Karl Marx 1868: Der Denkprozess ist ein Naturprozess

Auch noch heute, 139 Jahre nach dem Tode des Begründers des wissenschaftlichen Sozialismus, fühlen sich viele Theoretiker, ob als Einzelpersonen oder als Teil einer der vielen Gruppen und Parteien, die sich auf dieser Erde tummeln und vorgeben, der Arbeiterklasse zu dienen berufen, nach ihrem guten Dünken in die Marxschen Schlussfolgerungen einzugreifen und diese zum Teil sogar vollkommen auf den Kopf stellen.

Besonders eifrig ist dabei im deutschsprachigen Raum die Marxistisch-Leninistische Partei-Deutschlands (MLPD), über deren Auslegung des Marxismus-Leninismus wir an dieser Stelle schon mehrmals berichtet haben. Sie bezeichnen, die von ihnen entwickelte maoistisch geprägte „Lehre von der Denkweise“ als Weiterentwicklung des Marxismus-Leninismus und belehrt all diejenigen, die das nicht nachvollziehen können.

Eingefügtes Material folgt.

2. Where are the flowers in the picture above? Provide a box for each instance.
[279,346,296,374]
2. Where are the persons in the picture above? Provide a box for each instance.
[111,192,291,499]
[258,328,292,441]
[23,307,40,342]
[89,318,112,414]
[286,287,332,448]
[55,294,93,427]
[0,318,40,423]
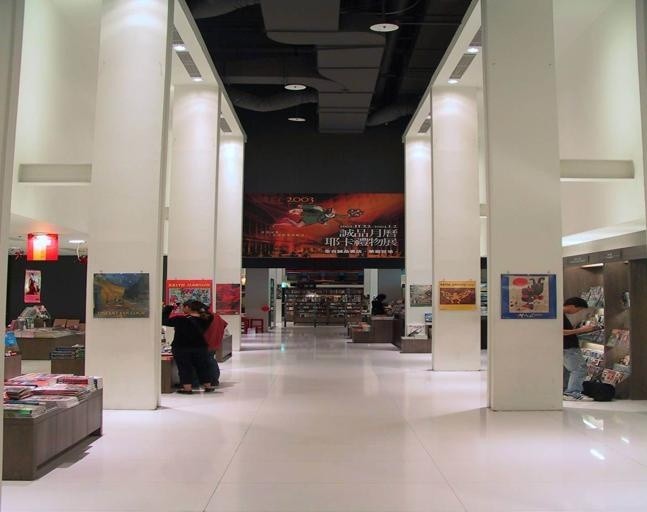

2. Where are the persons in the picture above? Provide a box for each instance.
[161,298,220,395]
[26,272,37,295]
[562,298,597,401]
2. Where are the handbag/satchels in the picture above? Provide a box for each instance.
[581,381,615,401]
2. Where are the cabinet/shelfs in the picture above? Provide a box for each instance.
[214,329,233,363]
[283,286,405,349]
[240,316,263,334]
[0,317,103,481]
[161,342,180,393]
[401,313,432,353]
[563,245,647,400]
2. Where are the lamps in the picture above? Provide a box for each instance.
[367,0,400,34]
[287,105,307,123]
[284,83,307,91]
[27,233,58,262]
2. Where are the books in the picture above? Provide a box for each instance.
[573,287,631,384]
[270,281,431,338]
[2,303,174,417]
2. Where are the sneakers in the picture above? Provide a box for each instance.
[177,390,192,394]
[205,388,215,392]
[563,392,594,401]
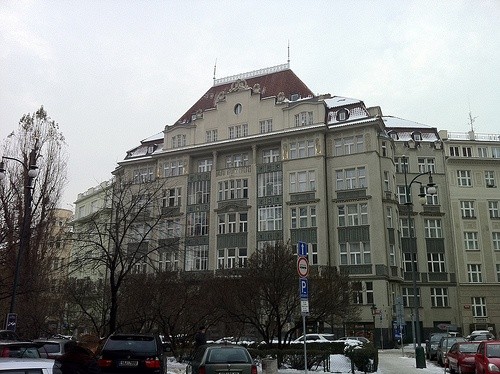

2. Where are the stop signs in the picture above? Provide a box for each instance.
[297,257,309,278]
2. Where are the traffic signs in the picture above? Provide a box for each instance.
[298,279,309,313]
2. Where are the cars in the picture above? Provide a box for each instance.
[466,331,496,341]
[339,336,371,344]
[437,337,468,364]
[186,344,257,374]
[475,340,500,374]
[447,342,481,374]
[449,332,463,337]
[0,329,77,374]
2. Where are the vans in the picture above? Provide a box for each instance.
[293,334,338,343]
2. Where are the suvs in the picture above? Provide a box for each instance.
[94,331,167,374]
[425,332,451,361]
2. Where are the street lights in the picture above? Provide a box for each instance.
[401,154,436,369]
[0,156,39,313]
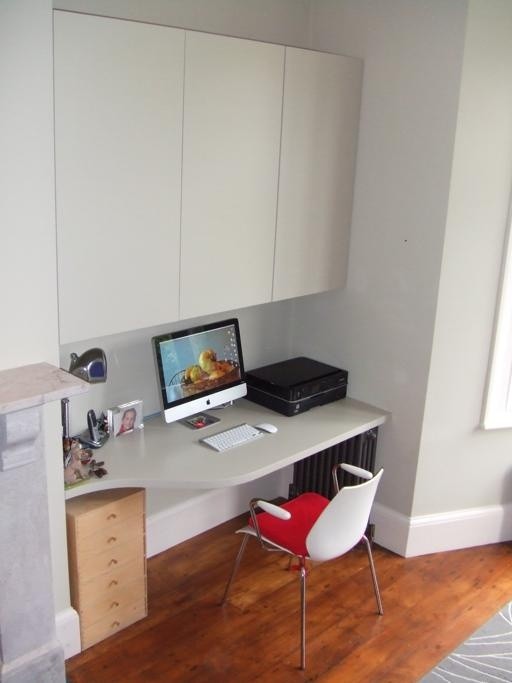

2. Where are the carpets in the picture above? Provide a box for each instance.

Louis Kugelmann, Mediziner und Sozialdemokrat, 1868. | Foto: Friedrich Karl Wunder

In einem der ganz sicher wichtigsten Briefe von Karl Marx vom 11. Juli 1868, hier an Ludwig Kugelmann, der damals in Hannover wohnte, sein Grab befindet sich noch heute auf dem Judenfriedhof, findet die Arbeiterbewegung jedoch einen äußerst interessanten Hinweis von Marx zum Sachverhältnis zwischen der Natur und dem menschlichen Denken, das für die MLPD in der Form der Denkweise zu einer Schlüsselfrage geworden ist. Das Schicksal einer Arbeiterrevolution entscheide sich nach der abstrusen Lehre dieser Kraut- und Rübenköpfe durch die Verinnerlichung einer proletarischen Denkweise und von der Tiefe dieser Verinnerlichung hänge der Erfolg oder Misserfolg der Revolution ab.

Der Brief von Marx ist aus zweierlei Gründen einer der wichtigsten aus seiner extrem umfangreichen Korrespondenz. PRIMÄR erläutert Marx in ihm seine Auffassung von der von ihm entwickelten “Arbeits“werttheorie. Lenin empfiehlt aus diesem Grund, um sich Klarheit über das Wertgesetz zu verschaffen, das zu begreifen und darzulegen so vielen Marxisten schwerfällt, diesen Brief immer wieder zu lesen. “Es wäre nur zu wünschen, dass jeder, der Marx zu studieren und ‘Das Kapital‘ zu lesen beginnt, gleichzeitig mit dem Studium der ersten und schwierigsten Kapitel des „Kapitals“ auch den von uns erwähnten Brief läse und immer wieder läse“.1

Das Wertgesetz bildet sich überhaupt in einem Gesellschaftszustand heraus, “worin der Zusammenhang der gesellschaftlichen Arbeit sich als Privataustausch der individuellen Arbeitsprodukte geltend macht“.2 Es ist in diesem Gesellschaftszustand die Notwendigkeit der Verteilung der gesellschaftlichen Arbeit in bestimmten Proportionen notwendig und die Form, worin sich die proportionale Verteilung der Arbeit durchsetzt, ist eben der Tauschwert dieser Produkte.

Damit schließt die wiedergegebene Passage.